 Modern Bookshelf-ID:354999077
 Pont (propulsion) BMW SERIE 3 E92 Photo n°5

---

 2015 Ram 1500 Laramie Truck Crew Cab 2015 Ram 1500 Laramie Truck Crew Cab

[Exercise directions] Starting at the line above that holds "Modern Bookshelf-ID:354999077" and ending at the line that holds "Pont (propulsion) BMW SERIE 3 E92 Photo n°5", transcribe each line exactly and include no other lines.

[Completed task]
 Modern Bookshelf-ID:354999077
 Pont (propulsion) BMW SERIE 3 E92 Photo n°5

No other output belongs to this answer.